David Brooks on William Deresiewicz’s “Excellent Sheep…”!

Dear Commons Community,

David Brooks comments today on an essay by William Deresiewicz, published in The New Republic and based on his book, “Excellent Sheep: The Miseducation of the American Elite and the Way to a Meaningful Life.” The main focus of the essay is that American higher education especially elite institutions have given up trying to provide meaningful life experiences and discoveries in favor of career preparation. Here is an excerpt from Brooks’ column:

“Deresiewicz offers a vision of what it takes to move from adolescence to adulthood. Everyone is born with a mind, he writes, but it is only through introspection, observation, connecting the head and the heart, making meaning of experience and finding an organizing purpose that you build a unique individual self.

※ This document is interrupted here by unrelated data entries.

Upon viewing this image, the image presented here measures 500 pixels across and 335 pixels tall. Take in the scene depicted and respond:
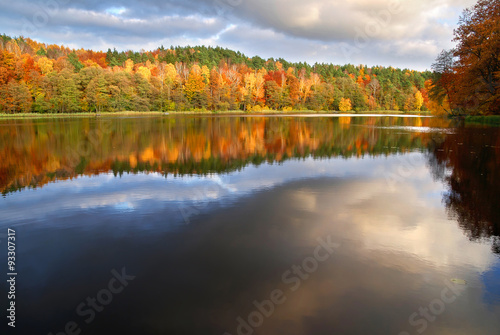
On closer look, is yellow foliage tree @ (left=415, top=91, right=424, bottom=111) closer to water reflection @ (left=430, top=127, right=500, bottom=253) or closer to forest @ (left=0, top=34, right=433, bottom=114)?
forest @ (left=0, top=34, right=433, bottom=114)

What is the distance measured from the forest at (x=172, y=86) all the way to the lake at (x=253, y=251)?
64026mm

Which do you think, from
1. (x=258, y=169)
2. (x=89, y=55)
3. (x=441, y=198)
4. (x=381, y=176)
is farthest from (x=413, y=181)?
(x=89, y=55)

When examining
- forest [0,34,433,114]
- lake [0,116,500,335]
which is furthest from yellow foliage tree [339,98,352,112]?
lake [0,116,500,335]

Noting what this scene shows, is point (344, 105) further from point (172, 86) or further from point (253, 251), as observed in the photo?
point (253, 251)

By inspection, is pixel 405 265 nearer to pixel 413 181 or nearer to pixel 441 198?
pixel 441 198

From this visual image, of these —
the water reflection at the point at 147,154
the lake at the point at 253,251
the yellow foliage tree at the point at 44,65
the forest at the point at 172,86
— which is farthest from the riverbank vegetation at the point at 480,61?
the yellow foliage tree at the point at 44,65

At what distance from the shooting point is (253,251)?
660 centimetres

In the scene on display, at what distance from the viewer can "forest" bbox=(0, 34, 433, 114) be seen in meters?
69.1

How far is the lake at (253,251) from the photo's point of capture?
185 inches

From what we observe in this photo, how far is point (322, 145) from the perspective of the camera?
2281 cm

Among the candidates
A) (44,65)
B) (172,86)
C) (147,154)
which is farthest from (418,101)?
(147,154)

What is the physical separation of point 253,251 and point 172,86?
289 ft

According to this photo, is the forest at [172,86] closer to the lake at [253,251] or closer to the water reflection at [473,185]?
the water reflection at [473,185]

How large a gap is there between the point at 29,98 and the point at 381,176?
72.4 m
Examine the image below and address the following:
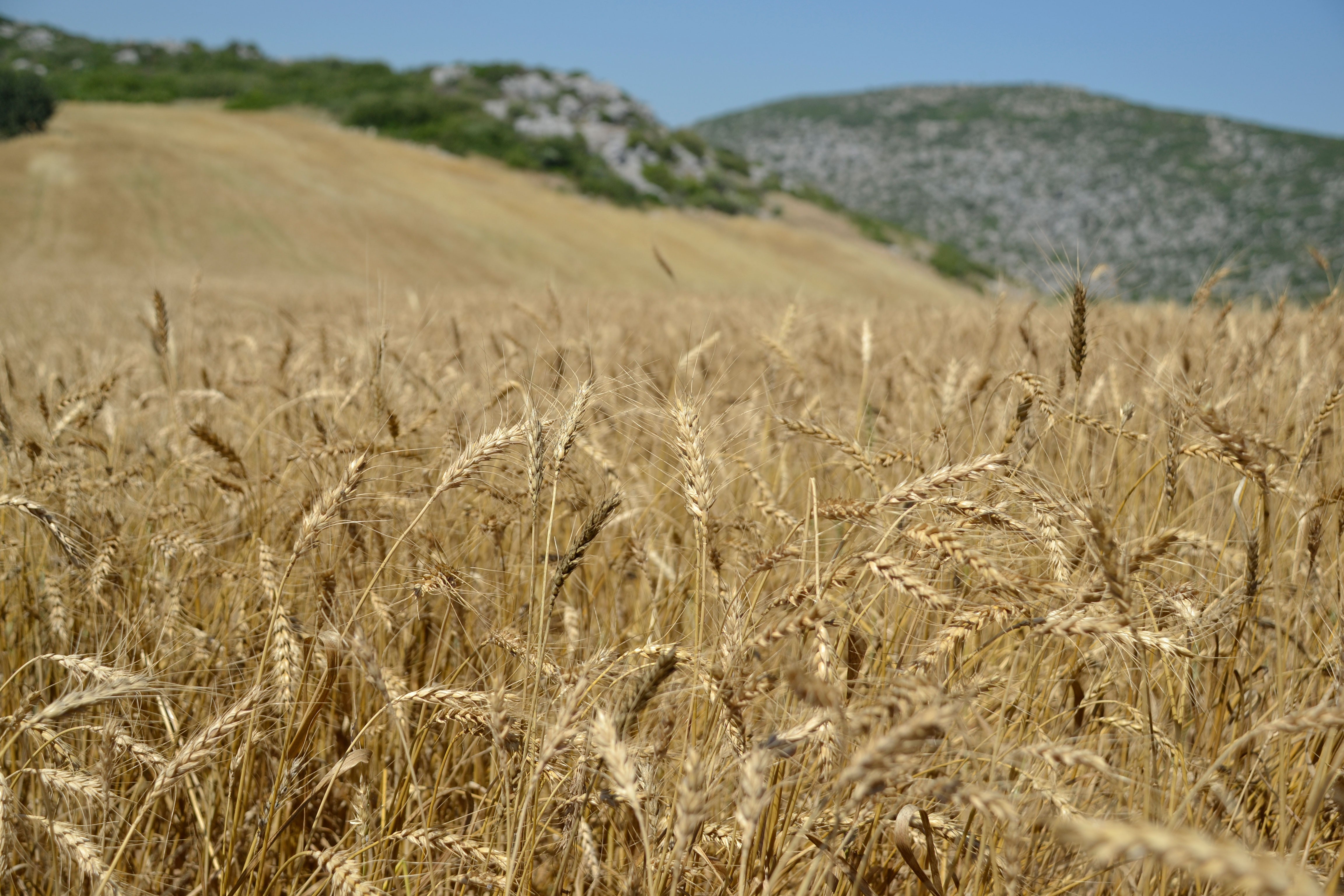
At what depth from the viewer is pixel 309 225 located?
27.0 m

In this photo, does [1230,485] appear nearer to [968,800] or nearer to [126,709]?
[968,800]

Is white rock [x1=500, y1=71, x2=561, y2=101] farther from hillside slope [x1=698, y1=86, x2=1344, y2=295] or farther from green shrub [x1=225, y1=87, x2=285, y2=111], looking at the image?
hillside slope [x1=698, y1=86, x2=1344, y2=295]

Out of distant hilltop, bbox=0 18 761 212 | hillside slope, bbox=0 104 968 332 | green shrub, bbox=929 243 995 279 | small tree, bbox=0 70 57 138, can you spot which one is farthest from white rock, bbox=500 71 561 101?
small tree, bbox=0 70 57 138

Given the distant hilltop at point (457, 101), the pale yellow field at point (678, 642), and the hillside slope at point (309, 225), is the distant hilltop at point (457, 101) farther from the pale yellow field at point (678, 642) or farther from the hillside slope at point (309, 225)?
the pale yellow field at point (678, 642)

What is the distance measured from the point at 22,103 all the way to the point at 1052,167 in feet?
321

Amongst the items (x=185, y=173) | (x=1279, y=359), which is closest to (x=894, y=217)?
(x=185, y=173)

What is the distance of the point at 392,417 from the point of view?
1.55m

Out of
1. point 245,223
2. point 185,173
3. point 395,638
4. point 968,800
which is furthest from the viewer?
point 185,173

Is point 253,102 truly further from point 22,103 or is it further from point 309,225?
point 309,225

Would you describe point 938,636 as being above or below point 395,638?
above

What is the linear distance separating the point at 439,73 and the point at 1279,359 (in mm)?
79165

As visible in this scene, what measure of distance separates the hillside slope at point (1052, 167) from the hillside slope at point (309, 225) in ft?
105

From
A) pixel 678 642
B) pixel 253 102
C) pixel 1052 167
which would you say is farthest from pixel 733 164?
pixel 678 642

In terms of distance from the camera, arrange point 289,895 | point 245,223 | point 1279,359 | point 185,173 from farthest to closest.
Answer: point 185,173 → point 245,223 → point 1279,359 → point 289,895
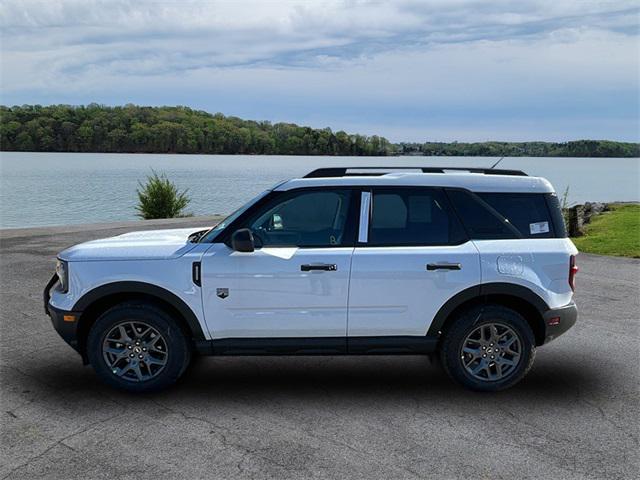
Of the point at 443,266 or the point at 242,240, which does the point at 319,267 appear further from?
the point at 443,266

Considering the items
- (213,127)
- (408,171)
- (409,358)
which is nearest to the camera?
(408,171)

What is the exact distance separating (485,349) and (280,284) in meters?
1.78

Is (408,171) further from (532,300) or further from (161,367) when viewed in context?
(161,367)

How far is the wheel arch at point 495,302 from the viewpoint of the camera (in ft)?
17.5

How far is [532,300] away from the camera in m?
5.40

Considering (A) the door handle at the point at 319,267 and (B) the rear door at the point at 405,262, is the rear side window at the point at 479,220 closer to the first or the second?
(B) the rear door at the point at 405,262

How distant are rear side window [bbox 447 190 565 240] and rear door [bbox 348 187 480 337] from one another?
136mm

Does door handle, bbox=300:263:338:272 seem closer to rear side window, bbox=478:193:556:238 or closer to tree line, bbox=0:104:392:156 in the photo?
rear side window, bbox=478:193:556:238

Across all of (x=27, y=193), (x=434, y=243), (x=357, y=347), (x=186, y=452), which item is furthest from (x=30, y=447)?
(x=27, y=193)

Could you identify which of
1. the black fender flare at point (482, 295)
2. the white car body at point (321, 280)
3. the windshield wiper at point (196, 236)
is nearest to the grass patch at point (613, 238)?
the black fender flare at point (482, 295)

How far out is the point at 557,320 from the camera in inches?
216

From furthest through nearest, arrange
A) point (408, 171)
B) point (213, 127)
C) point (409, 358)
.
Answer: point (213, 127), point (409, 358), point (408, 171)

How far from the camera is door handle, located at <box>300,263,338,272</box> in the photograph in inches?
206

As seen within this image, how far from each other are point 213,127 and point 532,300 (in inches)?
2083
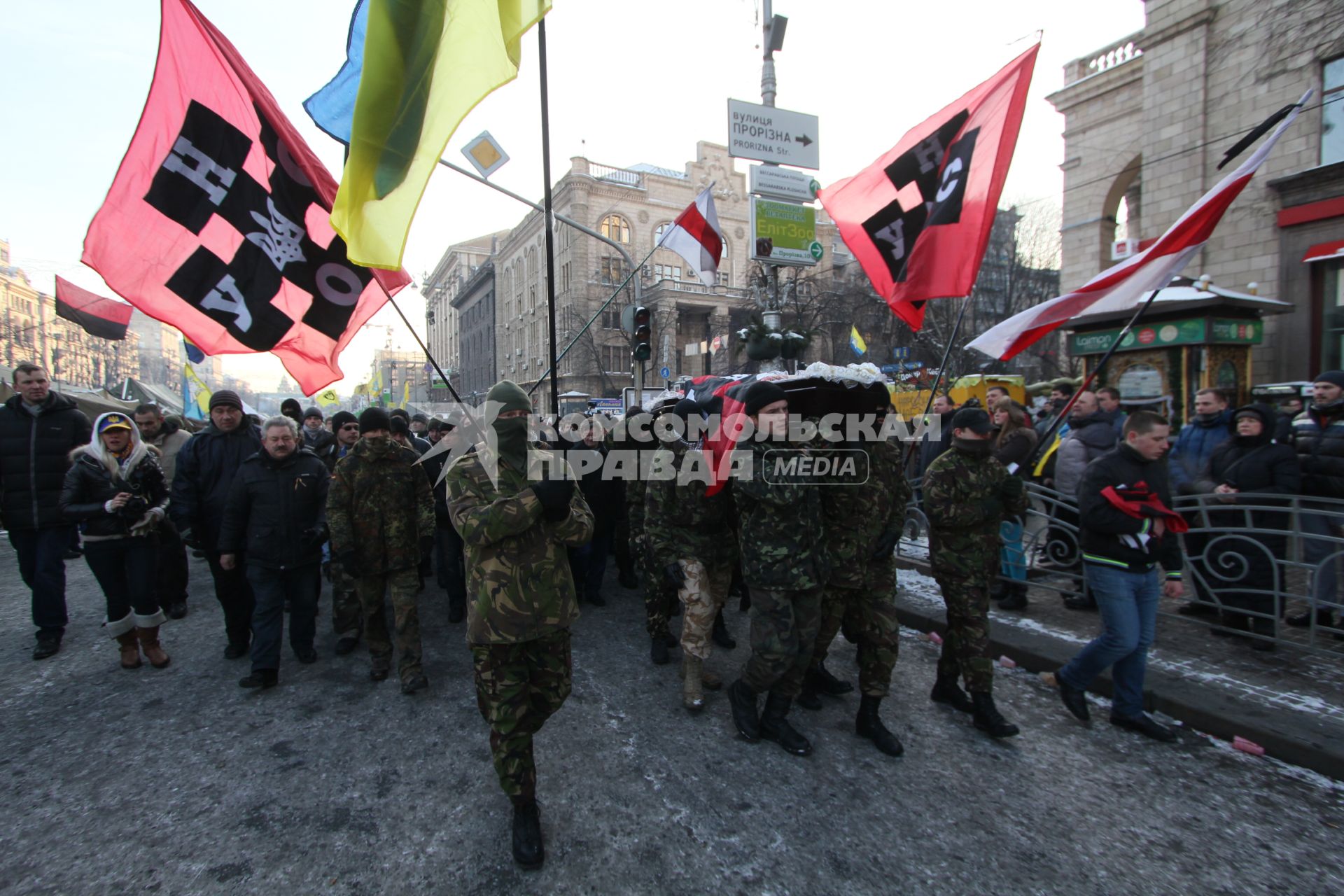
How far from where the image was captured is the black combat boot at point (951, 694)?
3.82 m

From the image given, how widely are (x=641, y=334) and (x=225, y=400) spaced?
6144 millimetres

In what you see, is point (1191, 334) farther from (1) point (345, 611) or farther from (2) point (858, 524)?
(1) point (345, 611)

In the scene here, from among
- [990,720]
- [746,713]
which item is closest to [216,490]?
[746,713]

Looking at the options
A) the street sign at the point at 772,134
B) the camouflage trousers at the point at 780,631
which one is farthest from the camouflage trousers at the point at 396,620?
the street sign at the point at 772,134

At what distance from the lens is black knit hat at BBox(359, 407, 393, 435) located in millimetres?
4404

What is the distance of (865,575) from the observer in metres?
3.58

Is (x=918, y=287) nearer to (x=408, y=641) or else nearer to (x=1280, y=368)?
(x=408, y=641)

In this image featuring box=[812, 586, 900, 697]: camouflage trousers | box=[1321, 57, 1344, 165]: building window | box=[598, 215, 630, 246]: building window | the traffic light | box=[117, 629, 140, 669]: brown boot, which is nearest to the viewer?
box=[812, 586, 900, 697]: camouflage trousers

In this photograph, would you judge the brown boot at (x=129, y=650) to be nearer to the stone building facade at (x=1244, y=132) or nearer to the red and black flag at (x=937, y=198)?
the red and black flag at (x=937, y=198)

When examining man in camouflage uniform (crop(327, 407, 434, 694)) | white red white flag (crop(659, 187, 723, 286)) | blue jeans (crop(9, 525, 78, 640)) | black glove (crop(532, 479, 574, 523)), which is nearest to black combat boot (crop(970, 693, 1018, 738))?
black glove (crop(532, 479, 574, 523))

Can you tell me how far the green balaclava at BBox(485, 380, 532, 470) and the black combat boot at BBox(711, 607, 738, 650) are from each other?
2803mm

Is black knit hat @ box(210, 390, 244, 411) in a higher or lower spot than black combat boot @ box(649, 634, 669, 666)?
higher

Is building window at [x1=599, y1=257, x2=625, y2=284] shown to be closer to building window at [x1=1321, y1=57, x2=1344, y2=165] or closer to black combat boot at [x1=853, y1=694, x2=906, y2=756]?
building window at [x1=1321, y1=57, x2=1344, y2=165]

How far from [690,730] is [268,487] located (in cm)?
338
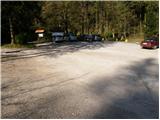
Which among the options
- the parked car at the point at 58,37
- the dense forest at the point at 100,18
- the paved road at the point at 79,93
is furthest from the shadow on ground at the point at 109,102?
the parked car at the point at 58,37

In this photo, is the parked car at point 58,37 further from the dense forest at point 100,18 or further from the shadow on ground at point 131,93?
the shadow on ground at point 131,93

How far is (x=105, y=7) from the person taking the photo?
241ft

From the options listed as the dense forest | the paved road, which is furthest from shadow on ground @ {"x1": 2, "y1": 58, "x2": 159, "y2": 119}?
the dense forest

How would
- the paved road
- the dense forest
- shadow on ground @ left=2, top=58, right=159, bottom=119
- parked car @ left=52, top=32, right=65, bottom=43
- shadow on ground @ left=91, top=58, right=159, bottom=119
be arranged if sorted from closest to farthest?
shadow on ground @ left=2, top=58, right=159, bottom=119 → shadow on ground @ left=91, top=58, right=159, bottom=119 → the paved road → parked car @ left=52, top=32, right=65, bottom=43 → the dense forest

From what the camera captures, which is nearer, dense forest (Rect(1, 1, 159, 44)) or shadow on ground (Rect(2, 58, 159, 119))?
shadow on ground (Rect(2, 58, 159, 119))

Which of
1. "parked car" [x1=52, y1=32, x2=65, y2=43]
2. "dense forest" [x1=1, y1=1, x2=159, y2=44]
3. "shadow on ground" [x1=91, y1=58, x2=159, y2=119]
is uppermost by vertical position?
"dense forest" [x1=1, y1=1, x2=159, y2=44]

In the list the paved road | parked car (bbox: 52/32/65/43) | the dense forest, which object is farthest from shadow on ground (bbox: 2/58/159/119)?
parked car (bbox: 52/32/65/43)

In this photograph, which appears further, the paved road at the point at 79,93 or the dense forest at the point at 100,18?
the dense forest at the point at 100,18

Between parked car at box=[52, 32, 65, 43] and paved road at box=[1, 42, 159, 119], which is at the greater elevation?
paved road at box=[1, 42, 159, 119]

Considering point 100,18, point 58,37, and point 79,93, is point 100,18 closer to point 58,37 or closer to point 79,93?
point 58,37

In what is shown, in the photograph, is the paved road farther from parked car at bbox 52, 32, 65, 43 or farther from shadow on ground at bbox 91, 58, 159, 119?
parked car at bbox 52, 32, 65, 43

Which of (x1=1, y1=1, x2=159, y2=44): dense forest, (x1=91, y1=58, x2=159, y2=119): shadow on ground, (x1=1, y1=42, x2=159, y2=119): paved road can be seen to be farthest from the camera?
(x1=1, y1=1, x2=159, y2=44): dense forest

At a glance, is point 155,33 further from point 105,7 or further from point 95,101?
point 95,101

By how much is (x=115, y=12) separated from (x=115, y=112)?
61.7m
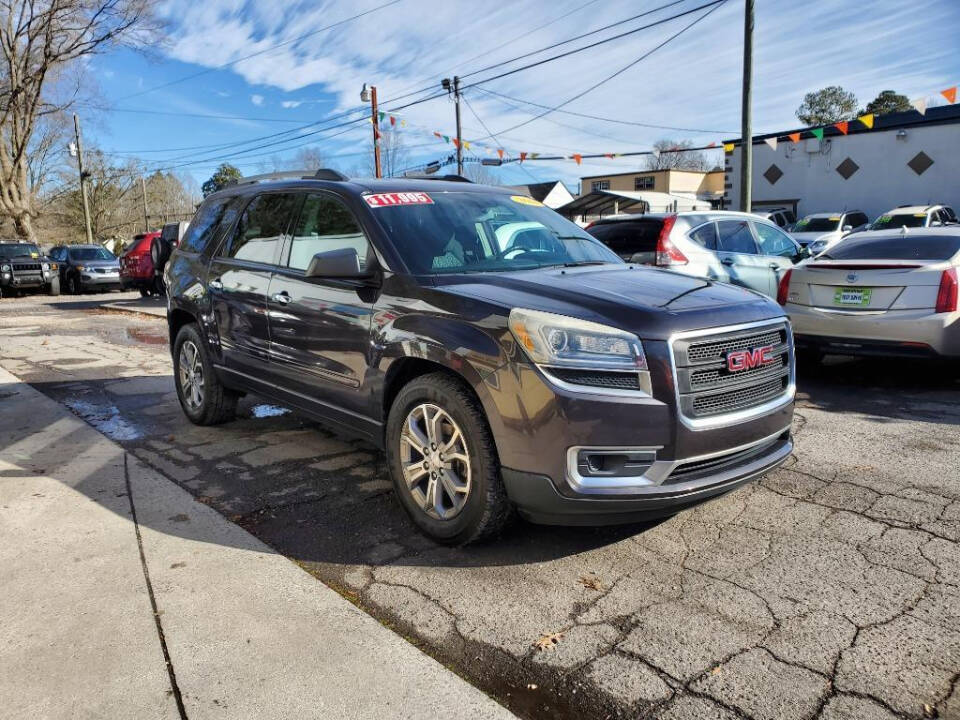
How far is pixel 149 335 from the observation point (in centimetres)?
1206

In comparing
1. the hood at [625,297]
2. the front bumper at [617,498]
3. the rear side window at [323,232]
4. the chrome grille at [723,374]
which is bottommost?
the front bumper at [617,498]

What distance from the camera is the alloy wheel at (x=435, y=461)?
126 inches

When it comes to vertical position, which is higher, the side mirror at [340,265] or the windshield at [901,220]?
the windshield at [901,220]

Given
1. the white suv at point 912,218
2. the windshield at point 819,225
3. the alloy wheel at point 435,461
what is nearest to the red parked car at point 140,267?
the alloy wheel at point 435,461

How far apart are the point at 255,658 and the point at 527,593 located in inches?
43.1

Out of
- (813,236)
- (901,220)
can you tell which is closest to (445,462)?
(813,236)

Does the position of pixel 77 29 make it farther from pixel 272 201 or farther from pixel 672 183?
pixel 672 183

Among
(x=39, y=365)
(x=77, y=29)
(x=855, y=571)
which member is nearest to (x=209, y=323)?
(x=855, y=571)

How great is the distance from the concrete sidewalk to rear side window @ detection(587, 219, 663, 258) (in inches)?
232

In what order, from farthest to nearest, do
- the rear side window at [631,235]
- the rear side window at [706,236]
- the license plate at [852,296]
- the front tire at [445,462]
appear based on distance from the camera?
the rear side window at [631,235] → the rear side window at [706,236] → the license plate at [852,296] → the front tire at [445,462]

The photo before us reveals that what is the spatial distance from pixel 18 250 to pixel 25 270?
130 centimetres

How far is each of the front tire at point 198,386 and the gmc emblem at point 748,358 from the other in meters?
3.83

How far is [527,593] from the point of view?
293 cm

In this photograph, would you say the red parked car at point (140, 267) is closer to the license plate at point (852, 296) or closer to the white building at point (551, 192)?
the license plate at point (852, 296)
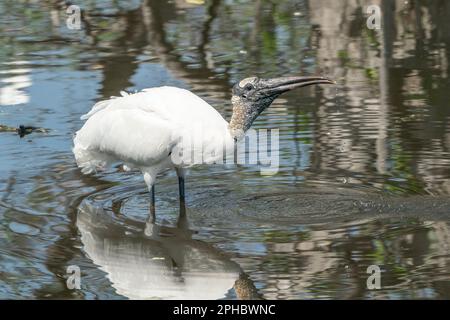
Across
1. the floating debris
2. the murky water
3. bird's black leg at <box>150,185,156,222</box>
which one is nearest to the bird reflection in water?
the murky water

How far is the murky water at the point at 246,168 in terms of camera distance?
7957mm

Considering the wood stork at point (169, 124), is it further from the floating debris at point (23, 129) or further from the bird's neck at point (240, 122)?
the floating debris at point (23, 129)

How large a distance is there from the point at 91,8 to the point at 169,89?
7842mm

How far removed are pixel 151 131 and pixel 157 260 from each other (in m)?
1.15

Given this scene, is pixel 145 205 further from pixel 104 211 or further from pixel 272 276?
pixel 272 276

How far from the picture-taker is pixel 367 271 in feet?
25.7

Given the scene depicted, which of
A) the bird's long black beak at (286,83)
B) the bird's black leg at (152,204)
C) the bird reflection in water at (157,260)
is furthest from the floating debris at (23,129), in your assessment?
the bird's long black beak at (286,83)

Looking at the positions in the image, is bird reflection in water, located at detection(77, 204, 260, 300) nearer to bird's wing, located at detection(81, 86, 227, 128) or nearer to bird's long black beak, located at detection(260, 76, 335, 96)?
bird's wing, located at detection(81, 86, 227, 128)

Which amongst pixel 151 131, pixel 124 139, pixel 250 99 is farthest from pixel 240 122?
pixel 124 139

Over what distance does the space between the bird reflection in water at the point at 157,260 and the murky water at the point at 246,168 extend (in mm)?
17

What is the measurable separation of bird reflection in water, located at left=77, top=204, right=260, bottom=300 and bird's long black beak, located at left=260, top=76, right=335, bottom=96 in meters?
1.16

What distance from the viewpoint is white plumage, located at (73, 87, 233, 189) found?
8906mm

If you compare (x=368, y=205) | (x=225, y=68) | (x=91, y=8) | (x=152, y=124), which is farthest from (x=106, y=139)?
(x=91, y=8)

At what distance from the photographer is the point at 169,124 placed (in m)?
8.95
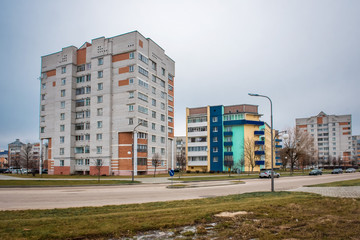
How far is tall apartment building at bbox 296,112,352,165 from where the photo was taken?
13575cm

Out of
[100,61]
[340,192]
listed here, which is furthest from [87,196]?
[100,61]

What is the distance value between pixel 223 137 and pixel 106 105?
1373 inches

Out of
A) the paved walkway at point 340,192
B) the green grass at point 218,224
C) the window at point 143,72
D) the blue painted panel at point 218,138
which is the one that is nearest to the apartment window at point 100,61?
the window at point 143,72

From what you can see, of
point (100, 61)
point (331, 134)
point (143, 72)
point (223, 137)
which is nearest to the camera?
point (143, 72)

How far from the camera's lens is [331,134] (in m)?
140

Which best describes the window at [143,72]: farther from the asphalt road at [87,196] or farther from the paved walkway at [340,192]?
the paved walkway at [340,192]

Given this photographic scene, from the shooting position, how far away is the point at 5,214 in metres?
10.2

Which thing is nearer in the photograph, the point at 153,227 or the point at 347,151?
the point at 153,227

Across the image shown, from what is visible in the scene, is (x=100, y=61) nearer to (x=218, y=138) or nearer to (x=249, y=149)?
(x=218, y=138)

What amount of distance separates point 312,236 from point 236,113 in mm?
71766

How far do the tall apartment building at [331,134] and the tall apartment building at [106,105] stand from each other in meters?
99.2

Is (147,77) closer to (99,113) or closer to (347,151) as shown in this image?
(99,113)

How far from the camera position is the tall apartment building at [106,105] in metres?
58.5

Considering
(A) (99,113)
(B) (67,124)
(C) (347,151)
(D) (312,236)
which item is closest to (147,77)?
(A) (99,113)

This process, he argues, often begins in college, the interval of freedom when a person is away from both family and career. During that interval, the young person can throw himself with reckless abandon at other people and learn from them.

Some of these people are authors who have written great books. Some are professors who can teach intellectual rigor. Some are students who can share work that is intrinsically rewarding.

Through this process, a student is able, in the words of Mark Lilla, a professor at Columbia, to discover “just what it is that’s worth wanting.”

Deresiewicz argues that most students do not get to experience this in elite colleges today. Universities, he says, have been absorbed into the commercial ethos. Instead of being intervals of freedom, they are breeding grounds for advancement. Students are too busy jumping through the next hurdle in the résumé race to figure out what they really want. They are too frantic tasting everything on the smorgasbord to have life-altering encounters. They have a terror of closing off options. They have been inculcated with a lust for prestige and a fear of doing things that may put their status at risk.

The system pressures them to be excellent, but excellent sheep.”

Derieszwicz’s article and book provide important insights into how elite American colleges and universities have given into the commodification of higher education. Competition, education policy makers, and society in general have pushed them in this direction. And like sheep, higher education has given in.